### [Qué se pide]
Reproduce íntegramente y sin ningún cambio el extracto sobre la llegada de Ariel Henry a Puerto Rico.
--- Extracto ---
Published at El Nuevo Día March 12 2024

El abrupto e inesperado aterrizaje en Puerto Rico de Ariel Henry, el acorralado primer ministro (interino) de Haití, es el recordatorio más elocuente del infierno por el que continúa atravesando el sufrido pueblo haitiano.

No es la primera vez que Puerto Rico, por designio de Washington, hace las veces de refugio diplomático, acogiendo en su suelo a figuras políticas caribeñas expulsadas de sus países de origen. Ahí el caso de Cipriano Castro de Venezuela derrocado de la presidencia venezolana en 1908 por el general Juan Vicente Gómez y quien residió hasta su muerte en Santurce. El caso de Joaquín Balaguer, entonces presidente de la República Dominicana y quien tras el asesinato de Rafael Leónidas Trujillo (y a petición de Kennedy) huyó de Santo Domingo en 1962 para refugiarse en Puerto Rico.
--- Extracto de datos ---
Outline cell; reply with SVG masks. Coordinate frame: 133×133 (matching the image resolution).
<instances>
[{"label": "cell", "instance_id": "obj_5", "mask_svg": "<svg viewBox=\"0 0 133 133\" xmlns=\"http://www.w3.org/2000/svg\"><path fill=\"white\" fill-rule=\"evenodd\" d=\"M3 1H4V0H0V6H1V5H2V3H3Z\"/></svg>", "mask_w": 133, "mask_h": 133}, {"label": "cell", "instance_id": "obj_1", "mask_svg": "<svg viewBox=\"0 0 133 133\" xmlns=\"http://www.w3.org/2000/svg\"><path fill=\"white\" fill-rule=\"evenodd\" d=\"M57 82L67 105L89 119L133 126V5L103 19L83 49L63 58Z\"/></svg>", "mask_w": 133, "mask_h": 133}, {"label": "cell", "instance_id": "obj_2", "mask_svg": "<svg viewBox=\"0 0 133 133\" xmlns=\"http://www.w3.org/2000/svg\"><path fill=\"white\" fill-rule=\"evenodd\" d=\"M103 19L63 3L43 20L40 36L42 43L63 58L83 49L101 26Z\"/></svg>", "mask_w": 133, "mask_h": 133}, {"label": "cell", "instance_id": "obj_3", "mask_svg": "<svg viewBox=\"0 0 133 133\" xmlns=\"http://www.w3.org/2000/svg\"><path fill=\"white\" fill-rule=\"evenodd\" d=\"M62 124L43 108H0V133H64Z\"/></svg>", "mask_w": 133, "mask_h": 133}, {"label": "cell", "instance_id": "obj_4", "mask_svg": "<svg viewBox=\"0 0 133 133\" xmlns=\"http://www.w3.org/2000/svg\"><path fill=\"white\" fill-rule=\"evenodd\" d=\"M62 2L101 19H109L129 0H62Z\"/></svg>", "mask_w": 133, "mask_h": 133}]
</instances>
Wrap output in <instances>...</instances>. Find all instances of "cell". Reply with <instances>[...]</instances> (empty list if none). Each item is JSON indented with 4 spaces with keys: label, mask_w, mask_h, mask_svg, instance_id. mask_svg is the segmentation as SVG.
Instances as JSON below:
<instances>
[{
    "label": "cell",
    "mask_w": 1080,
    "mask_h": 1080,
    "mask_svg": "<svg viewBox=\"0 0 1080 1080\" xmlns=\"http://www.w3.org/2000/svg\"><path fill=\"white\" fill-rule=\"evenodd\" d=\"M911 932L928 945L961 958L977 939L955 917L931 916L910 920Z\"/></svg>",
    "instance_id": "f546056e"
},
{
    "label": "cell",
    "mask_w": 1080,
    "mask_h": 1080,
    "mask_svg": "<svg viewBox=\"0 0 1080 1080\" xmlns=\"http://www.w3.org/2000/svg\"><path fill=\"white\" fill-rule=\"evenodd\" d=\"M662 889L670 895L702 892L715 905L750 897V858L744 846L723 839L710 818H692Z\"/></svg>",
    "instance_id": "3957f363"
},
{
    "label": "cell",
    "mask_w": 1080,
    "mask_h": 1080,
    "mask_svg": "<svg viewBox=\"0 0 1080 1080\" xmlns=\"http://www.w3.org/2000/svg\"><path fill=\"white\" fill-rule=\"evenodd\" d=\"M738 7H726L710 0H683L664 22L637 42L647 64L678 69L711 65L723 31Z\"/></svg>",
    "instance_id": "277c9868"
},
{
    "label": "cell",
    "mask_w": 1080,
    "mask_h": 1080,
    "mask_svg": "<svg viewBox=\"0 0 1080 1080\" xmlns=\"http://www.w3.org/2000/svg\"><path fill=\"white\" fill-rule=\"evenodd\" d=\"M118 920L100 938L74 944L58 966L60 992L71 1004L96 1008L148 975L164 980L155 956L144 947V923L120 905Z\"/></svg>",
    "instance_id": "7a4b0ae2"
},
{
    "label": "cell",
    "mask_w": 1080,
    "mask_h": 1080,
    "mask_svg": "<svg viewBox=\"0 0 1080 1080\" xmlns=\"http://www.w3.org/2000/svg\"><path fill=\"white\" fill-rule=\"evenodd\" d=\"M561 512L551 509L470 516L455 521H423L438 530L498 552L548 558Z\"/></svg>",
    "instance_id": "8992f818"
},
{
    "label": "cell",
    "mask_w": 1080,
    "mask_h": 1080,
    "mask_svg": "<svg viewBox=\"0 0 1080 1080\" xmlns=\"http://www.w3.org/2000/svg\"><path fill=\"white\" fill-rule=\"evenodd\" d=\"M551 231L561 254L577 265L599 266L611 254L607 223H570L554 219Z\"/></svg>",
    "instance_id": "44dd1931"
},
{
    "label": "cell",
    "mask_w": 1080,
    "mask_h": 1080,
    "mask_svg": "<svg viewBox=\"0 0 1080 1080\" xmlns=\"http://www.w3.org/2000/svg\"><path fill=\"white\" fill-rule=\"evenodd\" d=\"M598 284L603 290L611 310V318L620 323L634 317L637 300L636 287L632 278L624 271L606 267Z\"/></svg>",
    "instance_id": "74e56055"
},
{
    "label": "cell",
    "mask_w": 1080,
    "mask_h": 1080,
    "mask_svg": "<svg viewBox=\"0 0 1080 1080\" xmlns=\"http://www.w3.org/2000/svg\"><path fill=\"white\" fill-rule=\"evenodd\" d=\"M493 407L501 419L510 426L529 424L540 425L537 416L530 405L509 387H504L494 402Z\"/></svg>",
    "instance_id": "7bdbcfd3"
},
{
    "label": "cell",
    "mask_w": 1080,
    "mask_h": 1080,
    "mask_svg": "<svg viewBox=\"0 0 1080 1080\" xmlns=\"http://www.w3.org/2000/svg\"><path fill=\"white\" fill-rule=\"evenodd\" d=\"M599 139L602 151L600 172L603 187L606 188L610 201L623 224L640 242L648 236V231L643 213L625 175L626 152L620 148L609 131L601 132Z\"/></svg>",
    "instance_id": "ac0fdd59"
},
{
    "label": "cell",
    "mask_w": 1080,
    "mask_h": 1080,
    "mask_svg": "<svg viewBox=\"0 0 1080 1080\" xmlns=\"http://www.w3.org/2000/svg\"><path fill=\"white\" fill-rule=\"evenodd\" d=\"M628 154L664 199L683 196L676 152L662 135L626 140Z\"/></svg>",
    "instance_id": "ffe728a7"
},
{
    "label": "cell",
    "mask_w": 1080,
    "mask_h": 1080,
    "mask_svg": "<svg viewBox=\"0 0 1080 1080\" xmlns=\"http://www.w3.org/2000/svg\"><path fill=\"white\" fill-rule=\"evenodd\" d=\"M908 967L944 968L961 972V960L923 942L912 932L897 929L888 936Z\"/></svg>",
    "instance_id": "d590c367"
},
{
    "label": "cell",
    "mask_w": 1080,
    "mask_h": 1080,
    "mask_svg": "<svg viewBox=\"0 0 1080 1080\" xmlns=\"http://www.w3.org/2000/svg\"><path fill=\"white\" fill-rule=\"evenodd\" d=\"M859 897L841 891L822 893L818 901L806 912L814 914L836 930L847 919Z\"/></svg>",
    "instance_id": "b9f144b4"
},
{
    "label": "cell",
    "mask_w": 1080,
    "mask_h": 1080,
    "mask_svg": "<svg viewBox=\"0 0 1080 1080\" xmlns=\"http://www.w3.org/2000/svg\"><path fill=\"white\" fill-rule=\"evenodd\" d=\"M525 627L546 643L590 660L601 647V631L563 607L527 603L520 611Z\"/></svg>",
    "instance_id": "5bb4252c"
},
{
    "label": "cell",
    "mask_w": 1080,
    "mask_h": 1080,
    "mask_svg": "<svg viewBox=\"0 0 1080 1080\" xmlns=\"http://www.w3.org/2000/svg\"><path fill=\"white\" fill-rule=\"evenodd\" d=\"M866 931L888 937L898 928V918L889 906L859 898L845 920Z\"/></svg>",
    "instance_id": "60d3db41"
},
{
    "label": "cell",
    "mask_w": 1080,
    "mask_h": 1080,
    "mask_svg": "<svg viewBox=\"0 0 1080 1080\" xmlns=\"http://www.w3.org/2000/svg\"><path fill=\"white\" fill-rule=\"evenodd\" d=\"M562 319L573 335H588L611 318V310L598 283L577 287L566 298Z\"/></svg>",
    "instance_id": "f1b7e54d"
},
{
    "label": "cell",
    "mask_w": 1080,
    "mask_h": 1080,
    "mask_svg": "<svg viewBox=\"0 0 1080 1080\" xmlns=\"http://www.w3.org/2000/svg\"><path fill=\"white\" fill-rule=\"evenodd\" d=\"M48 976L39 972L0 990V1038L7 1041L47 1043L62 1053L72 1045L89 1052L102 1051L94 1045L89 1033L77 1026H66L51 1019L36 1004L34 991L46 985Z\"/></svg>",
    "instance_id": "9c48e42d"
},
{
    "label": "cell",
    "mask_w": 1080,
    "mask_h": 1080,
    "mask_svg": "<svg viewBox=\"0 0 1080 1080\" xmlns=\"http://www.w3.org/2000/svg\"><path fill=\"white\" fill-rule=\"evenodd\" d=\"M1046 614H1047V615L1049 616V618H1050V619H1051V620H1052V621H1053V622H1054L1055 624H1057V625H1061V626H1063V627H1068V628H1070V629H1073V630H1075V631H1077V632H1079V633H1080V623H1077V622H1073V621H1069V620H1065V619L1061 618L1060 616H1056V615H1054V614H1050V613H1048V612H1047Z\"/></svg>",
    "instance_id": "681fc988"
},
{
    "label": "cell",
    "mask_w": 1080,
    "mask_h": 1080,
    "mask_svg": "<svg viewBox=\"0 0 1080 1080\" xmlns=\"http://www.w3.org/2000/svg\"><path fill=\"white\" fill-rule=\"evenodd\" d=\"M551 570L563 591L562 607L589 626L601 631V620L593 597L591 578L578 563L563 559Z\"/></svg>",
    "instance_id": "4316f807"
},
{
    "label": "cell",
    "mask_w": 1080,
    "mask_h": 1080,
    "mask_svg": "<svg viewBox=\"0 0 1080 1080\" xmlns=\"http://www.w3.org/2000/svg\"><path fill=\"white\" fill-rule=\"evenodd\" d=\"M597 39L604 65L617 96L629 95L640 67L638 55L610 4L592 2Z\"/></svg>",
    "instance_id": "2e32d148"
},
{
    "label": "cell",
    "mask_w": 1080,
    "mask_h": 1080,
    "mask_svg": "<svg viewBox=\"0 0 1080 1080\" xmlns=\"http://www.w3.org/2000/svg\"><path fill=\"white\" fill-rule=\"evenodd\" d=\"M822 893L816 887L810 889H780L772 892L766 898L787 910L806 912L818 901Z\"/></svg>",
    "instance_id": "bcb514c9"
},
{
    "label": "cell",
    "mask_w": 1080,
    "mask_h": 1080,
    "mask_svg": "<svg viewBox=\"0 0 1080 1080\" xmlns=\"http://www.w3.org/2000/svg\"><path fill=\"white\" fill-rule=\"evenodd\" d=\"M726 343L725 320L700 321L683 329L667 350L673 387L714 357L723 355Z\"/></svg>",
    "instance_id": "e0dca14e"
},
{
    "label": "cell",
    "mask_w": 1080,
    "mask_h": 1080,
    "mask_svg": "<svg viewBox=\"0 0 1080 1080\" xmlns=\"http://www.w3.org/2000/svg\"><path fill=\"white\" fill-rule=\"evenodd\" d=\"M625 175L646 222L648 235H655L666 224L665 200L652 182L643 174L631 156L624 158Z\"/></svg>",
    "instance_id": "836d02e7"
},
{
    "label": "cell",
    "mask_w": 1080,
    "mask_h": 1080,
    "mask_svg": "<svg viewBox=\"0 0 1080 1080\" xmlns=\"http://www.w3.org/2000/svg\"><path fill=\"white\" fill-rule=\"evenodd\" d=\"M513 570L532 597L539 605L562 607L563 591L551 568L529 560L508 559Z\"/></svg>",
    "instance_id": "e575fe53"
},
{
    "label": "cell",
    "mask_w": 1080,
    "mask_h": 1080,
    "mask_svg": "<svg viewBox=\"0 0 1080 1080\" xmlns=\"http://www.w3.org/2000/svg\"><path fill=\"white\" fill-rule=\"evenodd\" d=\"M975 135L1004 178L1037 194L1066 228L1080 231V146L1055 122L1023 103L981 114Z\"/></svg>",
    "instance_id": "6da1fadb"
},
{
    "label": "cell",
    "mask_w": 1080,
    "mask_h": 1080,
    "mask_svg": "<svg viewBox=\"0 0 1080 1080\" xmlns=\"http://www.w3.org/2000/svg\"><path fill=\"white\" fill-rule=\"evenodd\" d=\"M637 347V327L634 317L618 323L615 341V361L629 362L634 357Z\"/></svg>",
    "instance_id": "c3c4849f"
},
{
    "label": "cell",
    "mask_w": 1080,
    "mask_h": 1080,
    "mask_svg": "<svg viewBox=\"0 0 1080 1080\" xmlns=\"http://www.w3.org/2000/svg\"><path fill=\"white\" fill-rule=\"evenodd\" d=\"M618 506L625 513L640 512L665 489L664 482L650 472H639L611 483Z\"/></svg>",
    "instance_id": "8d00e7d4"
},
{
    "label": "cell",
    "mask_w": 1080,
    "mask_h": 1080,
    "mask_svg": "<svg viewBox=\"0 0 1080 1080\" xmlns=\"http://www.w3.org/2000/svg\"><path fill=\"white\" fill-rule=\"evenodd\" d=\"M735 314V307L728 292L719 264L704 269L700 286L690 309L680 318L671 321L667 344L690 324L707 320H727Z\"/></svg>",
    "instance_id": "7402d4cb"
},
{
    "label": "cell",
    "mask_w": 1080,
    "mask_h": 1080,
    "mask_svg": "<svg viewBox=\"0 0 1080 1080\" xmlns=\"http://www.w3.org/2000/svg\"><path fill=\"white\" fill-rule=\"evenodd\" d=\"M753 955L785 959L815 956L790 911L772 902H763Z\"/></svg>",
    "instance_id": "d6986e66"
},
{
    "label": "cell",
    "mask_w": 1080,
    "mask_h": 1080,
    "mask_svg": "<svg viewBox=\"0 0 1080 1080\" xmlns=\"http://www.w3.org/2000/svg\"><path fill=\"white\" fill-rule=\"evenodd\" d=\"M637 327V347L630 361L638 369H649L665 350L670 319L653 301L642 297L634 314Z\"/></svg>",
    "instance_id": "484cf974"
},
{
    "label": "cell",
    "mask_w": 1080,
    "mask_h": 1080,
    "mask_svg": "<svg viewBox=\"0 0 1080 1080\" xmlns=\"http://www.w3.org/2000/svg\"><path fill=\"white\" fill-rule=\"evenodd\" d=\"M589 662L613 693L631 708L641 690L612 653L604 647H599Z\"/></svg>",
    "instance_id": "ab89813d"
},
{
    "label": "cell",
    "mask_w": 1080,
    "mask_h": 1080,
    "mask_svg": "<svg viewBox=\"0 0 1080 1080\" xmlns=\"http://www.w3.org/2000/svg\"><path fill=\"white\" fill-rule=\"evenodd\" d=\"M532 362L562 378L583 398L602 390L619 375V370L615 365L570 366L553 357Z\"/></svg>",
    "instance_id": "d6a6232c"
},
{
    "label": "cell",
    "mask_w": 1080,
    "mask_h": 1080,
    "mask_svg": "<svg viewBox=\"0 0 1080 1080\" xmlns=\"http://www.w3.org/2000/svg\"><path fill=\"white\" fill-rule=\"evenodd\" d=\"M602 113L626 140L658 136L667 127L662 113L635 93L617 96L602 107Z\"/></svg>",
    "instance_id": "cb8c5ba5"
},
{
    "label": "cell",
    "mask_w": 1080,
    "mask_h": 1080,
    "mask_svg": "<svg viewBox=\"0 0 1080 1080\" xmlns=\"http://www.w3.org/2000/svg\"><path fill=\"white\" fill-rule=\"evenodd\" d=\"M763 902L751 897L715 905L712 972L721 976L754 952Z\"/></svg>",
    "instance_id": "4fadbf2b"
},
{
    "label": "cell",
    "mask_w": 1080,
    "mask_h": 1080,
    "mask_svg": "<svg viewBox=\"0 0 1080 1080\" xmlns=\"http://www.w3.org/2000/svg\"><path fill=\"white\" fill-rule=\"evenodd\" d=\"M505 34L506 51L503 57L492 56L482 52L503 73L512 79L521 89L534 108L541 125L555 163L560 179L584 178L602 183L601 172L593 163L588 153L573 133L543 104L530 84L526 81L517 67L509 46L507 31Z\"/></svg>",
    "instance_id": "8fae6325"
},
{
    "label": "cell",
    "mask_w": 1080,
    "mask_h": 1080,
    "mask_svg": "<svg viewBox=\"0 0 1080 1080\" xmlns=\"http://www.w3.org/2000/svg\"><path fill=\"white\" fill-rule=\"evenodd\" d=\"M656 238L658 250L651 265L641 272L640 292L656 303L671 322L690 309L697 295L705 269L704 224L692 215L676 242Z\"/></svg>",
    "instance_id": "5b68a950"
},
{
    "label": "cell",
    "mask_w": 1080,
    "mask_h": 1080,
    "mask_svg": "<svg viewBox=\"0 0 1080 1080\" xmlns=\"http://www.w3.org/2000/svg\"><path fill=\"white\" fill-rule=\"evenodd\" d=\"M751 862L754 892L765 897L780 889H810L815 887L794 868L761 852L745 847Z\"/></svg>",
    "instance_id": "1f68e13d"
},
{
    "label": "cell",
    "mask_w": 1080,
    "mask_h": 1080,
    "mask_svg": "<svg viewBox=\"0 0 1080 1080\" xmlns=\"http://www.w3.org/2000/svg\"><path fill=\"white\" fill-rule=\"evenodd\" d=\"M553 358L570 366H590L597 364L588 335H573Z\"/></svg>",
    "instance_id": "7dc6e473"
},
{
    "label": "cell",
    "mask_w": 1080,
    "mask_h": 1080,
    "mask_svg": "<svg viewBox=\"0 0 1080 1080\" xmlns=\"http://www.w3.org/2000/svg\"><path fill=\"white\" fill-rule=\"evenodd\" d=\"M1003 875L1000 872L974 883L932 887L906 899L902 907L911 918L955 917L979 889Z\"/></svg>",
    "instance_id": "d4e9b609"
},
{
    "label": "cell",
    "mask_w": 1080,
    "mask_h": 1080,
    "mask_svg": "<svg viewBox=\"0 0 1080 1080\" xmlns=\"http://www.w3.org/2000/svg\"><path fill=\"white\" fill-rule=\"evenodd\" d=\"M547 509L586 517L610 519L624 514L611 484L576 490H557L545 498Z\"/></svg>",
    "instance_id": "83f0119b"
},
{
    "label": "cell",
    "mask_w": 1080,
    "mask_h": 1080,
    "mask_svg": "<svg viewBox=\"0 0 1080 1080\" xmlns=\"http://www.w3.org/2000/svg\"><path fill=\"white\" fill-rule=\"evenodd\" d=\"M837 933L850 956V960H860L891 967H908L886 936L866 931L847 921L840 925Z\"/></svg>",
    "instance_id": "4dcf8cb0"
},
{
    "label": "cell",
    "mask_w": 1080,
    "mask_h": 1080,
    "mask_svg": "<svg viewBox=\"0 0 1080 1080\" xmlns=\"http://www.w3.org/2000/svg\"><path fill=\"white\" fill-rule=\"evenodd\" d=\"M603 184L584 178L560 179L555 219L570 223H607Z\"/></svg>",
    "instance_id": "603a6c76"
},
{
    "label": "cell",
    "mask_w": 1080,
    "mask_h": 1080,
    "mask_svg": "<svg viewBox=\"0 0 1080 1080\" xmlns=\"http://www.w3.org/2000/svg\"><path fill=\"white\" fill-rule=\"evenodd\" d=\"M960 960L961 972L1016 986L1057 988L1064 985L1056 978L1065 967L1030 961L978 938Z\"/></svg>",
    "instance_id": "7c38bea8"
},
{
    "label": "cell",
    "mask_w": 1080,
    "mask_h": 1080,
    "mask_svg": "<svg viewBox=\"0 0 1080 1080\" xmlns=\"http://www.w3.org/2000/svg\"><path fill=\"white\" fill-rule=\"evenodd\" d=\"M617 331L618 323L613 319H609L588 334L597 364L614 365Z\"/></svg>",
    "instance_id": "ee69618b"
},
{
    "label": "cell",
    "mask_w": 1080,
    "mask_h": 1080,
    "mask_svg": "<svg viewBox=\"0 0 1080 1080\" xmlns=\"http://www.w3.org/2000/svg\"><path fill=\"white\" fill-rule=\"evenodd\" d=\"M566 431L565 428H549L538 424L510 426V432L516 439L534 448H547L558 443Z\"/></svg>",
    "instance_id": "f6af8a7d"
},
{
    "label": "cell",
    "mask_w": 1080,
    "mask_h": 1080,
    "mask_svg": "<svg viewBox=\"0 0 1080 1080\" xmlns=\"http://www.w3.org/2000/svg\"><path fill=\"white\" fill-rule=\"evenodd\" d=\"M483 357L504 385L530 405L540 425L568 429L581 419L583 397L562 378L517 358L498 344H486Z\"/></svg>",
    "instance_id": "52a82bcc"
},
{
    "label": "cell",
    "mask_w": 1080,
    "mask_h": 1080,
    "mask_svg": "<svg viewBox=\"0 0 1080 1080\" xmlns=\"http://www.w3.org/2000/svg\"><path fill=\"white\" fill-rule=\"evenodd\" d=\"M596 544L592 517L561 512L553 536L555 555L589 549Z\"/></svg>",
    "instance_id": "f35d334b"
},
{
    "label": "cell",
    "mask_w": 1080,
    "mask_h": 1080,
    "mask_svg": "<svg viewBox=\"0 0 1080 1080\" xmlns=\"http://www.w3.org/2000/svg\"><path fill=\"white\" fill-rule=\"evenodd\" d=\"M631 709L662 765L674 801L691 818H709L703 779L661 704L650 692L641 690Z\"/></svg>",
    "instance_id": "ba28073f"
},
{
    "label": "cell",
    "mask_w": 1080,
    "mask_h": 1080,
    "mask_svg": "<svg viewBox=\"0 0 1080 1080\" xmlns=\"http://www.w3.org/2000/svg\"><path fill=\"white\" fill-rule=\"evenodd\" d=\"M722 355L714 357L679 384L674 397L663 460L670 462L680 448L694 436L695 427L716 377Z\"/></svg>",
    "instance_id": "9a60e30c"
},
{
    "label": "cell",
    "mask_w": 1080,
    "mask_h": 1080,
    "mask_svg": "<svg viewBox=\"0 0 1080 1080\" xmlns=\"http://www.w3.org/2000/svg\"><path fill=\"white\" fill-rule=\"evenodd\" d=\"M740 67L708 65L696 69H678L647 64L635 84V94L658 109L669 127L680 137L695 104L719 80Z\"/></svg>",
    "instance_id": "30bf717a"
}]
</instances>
---
### [Respuesta esperada]
Published at El Nuevo Día March 12 2024

El abrupto e inesperado aterrizaje en Puerto Rico de Ariel Henry, el acorralado primer ministro (interino) de Haití, es el recordatorio más elocuente del infierno por el que continúa atravesando el sufrido pueblo haitiano.

No es la primera vez que Puerto Rico, por designio de Washington, hace las veces de refugio diplomático, acogiendo en su suelo a figuras políticas caribeñas expulsadas de sus países de origen. Ahí el caso de Cipriano Castro de Venezuela derrocado de la presidencia venezolana en 1908 por el general Juan Vicente Gómez y quien residió hasta su muerte en Santurce. El caso de Joaquín Balaguer, entonces presidente de la República Dominicana y quien tras el asesinato de Rafael Leónidas Trujillo (y a petición de Kennedy) huyó de Santo Domingo en 1962 para refugiarse en Puerto Rico.